__Text for analysis__.
-------------------------
Supplemental Property Taxes
In California, your property taxes are protected from dramatic increases by Proposition 13 since 1978. Since then, property taxes have been based on your purchase price with a minor allowance for annual increases. However, when your home sells your property taxes are re evaluated based on the latest sale price. This means if you bought your home years ago for $200,000 and are selling it for $400,000 the county will send you a bill for the difference it makes in your property taxes for the current year. This bill typically comes several months after closing and catches most sellers by complete surprise. Fortunately, this is allowed only for the current tax year.
If you have the proceeds of your sale sent directly to your bank via wiring, expect to have to pay your bank a wiring fee of $35. Some loans have an early payoff fee. This is a fee your lender charges for paying off your loan early. If your existing mortgage has an early pay off clause, you will need to pay your lender this fee. In California, early payoff fees are limited to the the first two years of a loan. If your loan is more than two years old, you should not have to pay this.
Years ago I refinanced a loan that had a loan prepayment clause that required me to pay additional fees if I paid my loan off early. The title office mistakenly charged me a prepayment fee. After the close of escrow, I reviewed my settlement statement. I saw that the escrow company and charged me this fee even though the loan was more than two years old. I quickly called the title company and they promptly took responsibility and reimbursed me the fee to me. This just shows how important it is to read your Estimated Settlement Statement. And to use a reputable title company.
Buyer’s Credit toward Closing
If you are selling an entry level home or your buyer is a first time home buyer, they may request financial assistance with their closing costs. They may increase their offer price to compensate you, but they don’t have to. If they cannot qualify for a higher loan amount they will simply ask for a buyer credit toward their closing costs without increasing the purchase price.
-------------------------
__Data to examine__.
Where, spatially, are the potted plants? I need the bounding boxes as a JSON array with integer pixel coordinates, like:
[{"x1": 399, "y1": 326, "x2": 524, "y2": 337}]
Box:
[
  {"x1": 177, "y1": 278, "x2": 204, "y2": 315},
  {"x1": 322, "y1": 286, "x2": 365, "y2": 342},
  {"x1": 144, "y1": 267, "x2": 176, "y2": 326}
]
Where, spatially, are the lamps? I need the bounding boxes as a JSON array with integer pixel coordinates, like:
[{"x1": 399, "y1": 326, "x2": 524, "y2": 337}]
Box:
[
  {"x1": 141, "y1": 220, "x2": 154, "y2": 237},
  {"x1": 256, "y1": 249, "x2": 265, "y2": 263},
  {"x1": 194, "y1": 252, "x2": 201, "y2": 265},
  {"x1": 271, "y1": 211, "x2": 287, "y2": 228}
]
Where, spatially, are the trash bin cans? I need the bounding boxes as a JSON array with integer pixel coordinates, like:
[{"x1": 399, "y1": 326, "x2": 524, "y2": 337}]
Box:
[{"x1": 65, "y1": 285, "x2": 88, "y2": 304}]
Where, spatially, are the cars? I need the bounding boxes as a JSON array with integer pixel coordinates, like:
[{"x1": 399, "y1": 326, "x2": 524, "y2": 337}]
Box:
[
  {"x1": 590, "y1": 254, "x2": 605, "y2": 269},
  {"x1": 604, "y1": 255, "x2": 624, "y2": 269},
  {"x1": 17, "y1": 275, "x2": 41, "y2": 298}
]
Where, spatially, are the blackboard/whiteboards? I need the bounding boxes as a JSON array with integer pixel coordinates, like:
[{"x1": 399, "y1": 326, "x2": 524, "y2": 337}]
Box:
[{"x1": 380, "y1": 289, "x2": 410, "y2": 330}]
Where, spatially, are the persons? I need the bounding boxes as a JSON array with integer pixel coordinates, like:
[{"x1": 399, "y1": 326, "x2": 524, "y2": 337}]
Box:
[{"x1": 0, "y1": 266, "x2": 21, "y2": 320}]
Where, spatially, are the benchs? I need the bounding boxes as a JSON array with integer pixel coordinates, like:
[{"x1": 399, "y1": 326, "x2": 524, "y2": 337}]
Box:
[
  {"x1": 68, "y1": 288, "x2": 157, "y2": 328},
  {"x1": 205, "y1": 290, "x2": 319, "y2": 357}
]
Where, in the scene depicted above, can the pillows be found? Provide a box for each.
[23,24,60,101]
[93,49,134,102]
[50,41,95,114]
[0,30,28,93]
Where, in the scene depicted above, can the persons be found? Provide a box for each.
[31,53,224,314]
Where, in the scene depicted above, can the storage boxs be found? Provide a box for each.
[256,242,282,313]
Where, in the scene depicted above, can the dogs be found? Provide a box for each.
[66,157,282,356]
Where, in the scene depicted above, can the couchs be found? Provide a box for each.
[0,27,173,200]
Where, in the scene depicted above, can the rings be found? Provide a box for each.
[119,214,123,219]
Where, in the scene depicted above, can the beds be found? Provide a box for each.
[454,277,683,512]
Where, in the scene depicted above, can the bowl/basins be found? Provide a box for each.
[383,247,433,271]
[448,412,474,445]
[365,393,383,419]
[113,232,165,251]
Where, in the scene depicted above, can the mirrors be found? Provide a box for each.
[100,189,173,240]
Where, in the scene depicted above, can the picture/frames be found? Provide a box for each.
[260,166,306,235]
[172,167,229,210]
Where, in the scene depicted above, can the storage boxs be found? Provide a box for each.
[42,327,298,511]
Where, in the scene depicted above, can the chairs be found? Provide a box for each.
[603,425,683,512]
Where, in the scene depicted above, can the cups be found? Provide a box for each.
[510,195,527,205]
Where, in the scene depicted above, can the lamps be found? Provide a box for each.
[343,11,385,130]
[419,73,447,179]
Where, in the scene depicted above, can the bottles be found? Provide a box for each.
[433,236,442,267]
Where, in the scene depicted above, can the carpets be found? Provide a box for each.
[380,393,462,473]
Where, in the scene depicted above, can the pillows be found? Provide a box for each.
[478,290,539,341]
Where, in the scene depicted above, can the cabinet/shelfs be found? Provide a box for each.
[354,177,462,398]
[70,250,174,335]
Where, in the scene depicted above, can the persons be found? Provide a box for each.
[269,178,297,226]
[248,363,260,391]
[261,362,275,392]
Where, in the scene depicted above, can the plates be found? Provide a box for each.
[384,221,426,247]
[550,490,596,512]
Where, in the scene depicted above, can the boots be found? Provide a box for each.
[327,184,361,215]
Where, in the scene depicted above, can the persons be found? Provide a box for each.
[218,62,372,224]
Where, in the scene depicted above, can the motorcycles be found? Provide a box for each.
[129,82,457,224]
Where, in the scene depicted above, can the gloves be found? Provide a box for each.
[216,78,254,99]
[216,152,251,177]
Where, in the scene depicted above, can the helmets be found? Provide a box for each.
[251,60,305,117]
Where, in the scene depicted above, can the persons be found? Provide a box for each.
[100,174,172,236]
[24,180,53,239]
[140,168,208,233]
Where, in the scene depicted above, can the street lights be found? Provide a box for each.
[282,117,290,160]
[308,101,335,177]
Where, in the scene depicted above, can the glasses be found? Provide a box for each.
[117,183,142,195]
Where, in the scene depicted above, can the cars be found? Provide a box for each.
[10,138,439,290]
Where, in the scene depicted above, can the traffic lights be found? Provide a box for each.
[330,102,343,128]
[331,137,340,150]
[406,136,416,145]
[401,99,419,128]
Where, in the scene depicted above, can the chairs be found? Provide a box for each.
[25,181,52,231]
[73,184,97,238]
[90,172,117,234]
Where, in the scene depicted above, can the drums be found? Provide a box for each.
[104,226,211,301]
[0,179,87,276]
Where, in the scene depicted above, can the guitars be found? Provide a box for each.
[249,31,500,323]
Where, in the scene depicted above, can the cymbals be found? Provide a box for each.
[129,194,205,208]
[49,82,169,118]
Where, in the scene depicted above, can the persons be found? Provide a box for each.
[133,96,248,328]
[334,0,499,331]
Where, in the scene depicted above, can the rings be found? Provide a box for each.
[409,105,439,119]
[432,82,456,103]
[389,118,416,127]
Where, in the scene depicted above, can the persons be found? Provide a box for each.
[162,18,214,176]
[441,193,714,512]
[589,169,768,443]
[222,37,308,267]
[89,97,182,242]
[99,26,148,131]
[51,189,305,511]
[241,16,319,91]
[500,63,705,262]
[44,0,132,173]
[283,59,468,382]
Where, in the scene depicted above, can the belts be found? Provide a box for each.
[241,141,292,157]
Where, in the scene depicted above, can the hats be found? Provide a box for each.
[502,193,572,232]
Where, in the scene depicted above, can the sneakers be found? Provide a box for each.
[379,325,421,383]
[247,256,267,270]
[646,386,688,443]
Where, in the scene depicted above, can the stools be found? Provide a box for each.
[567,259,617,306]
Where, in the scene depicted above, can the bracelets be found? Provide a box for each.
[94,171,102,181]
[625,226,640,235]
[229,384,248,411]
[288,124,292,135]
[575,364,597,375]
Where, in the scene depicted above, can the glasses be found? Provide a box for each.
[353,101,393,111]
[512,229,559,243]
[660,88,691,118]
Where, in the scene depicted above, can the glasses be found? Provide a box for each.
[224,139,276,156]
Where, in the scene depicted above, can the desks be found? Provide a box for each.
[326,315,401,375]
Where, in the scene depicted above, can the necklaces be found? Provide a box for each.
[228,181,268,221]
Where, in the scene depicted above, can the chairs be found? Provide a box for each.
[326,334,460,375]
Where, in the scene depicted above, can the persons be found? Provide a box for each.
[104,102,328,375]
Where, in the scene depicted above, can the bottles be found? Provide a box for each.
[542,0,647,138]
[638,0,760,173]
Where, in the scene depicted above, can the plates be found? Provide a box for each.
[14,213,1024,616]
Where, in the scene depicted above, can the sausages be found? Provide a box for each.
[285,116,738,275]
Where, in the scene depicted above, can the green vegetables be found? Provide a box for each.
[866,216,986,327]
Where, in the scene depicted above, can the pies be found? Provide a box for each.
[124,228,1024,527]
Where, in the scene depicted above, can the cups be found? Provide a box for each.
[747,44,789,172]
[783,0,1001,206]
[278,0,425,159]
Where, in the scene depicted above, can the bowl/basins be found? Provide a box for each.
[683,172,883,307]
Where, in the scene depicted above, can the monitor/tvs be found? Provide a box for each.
-------------------------
__Task goal__.
Using the passage on home-sale costs, answer these:
(a) Since what year has Proposition 13 protected California property taxes from dramatic increases?
(b) What wiring fee should you expect to pay your bank if your sale proceeds are wired to it?
(c) What will buyers who cannot qualify for a higher loan amount ask for instead of increasing the purchase price?
The rows have no role in this exercise.

__Completed exercise__.
(a) 1978
(b) $35
(c) A buyer credit toward their closing costs